One woman is taking her plea to be allowed by her husband's side as a caretaker to the leaders of Guam Regional Medical City and elected officials.
William Cruz, known to many athletes as Coach Bill, was admitted to GRMC to remove an infection in his foot. However, the infection was more severe than initially realized and the doctors are having to take additional action, said his wife Gaylene Cruz.
"He is real sick," she said. "His kidneys are in the verge of failing he was to be moved to (the intensive care unit)."
She said he's most afraid, right now, of dying alone.
"To not be able to be with your spouse – during the time they need you the most when they're are hospitalized and had serious surgery, to hear them cry they need you and want you every day because they are in pain and want you to hold them and comfort them – is torture," she said.
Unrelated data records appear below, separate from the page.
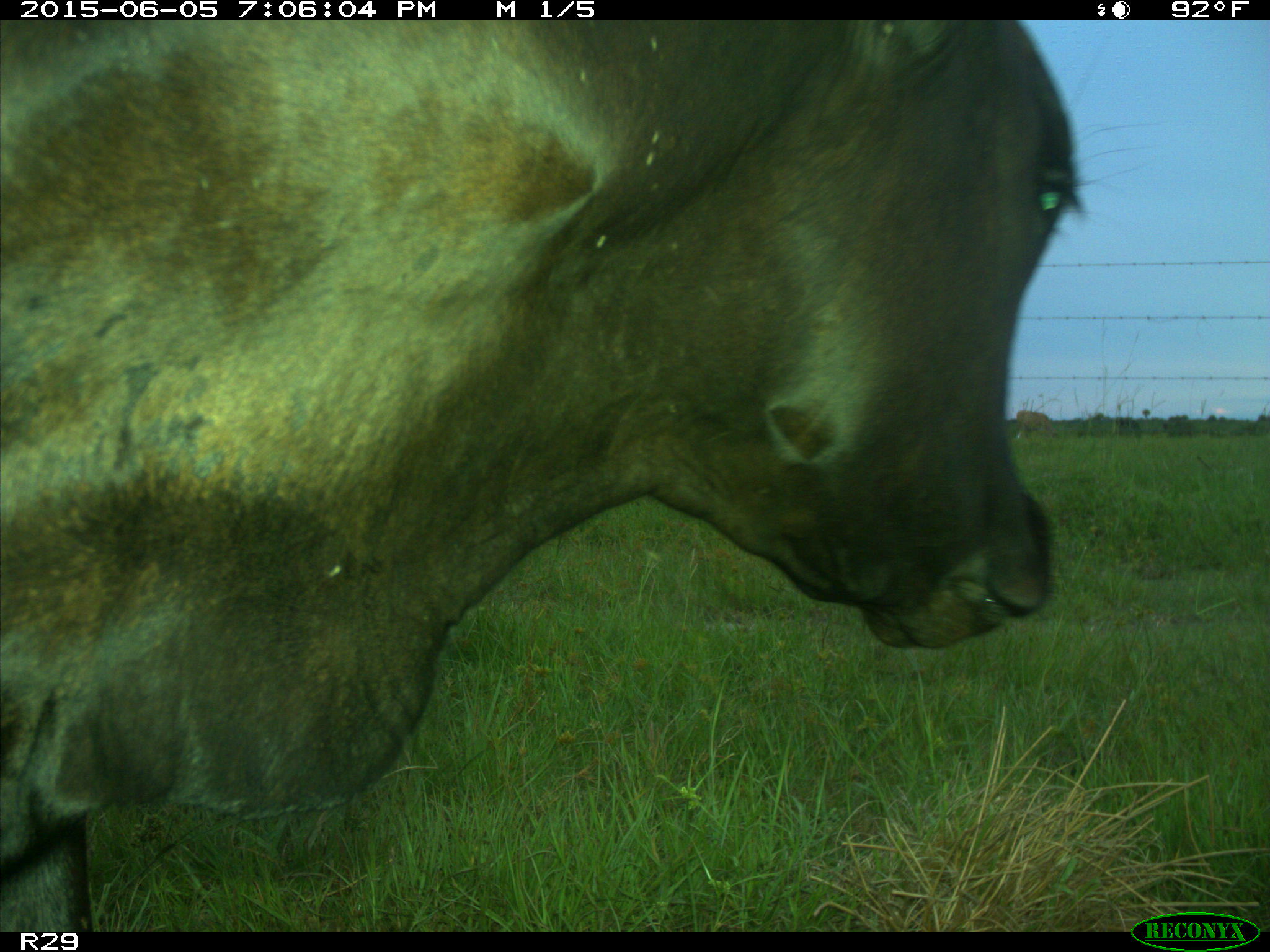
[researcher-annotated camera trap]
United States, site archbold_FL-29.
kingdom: Animalia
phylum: Chordata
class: Mammalia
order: Artiodactyla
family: Bovidae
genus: Bos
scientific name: Bos taurus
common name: domestic cow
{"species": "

Gaylene Cruz said allowing a caretaker would benefit the patient by providing moral support during a traumatic experience. It also would benefit the hospital and the nurses, who are overwhelmed with patients and the stress associated with the current pandemic, she noted, pointing out the nursing shortage both locally and nationally.
'He needs support'
Gaylene Cruz explained that her husband has coped with a number of medical issues since 2000, including a quadruple heart bypass, diabetes and a previous encounter with a flesh-eating bacteria.
"... This time is more critical. He received devastating news so psychologically he needs support," she said, adding that he's told her all of the information has become very confusing.
Guam Regional Medical City didn't comment on the issue. However, on Aug. 16, following the governor's announcement that the island would be reverting to Pandemic Condition of Readiness 1, the private hospital announced it would suspend all visiting hours.
"As Guam's coronavirus cases continue to increase, it is imperative that GRMC take the strongest precautions to protect our patients and staff," it stated in a press release.
Gaylene Cruz is urging officials to reconsider this policy, saying not allowing loved ones to be by the side of critically ill patients "is the most inhumane thing that the hospitals and the governor can do to a spouse."
"There needs to be a clear distinction between a caregiver and a visitor," she stated. "The issue I have with this policy is not that my husband can't have visitors, but the fact that he is unable to have 24-hour assistance from a loved one (caregiver). ... When he was sent to the hospital emergency room by his doctor, he was not mentally prepared to fight for his life alone. Poor mental health is a potential risk for chronic physical conditions."
Gaylene Cruz said everyone who goes into the hospital is screened.
"The employees come and go, they get exposed outside when they go home, to the grocery stores and other areas, (and) they get screened to enter work, which is the hospital and that's OK," she said. "Yet they can't identify a designated family member – not a visitor but a family member – at least for the critical care patients."
"When they do pass away, at least they won't be alone. ... To my husband: I love you and I'm going to fight to get to you before it's too late. I love you. In sickness and health is what I vowed to do!"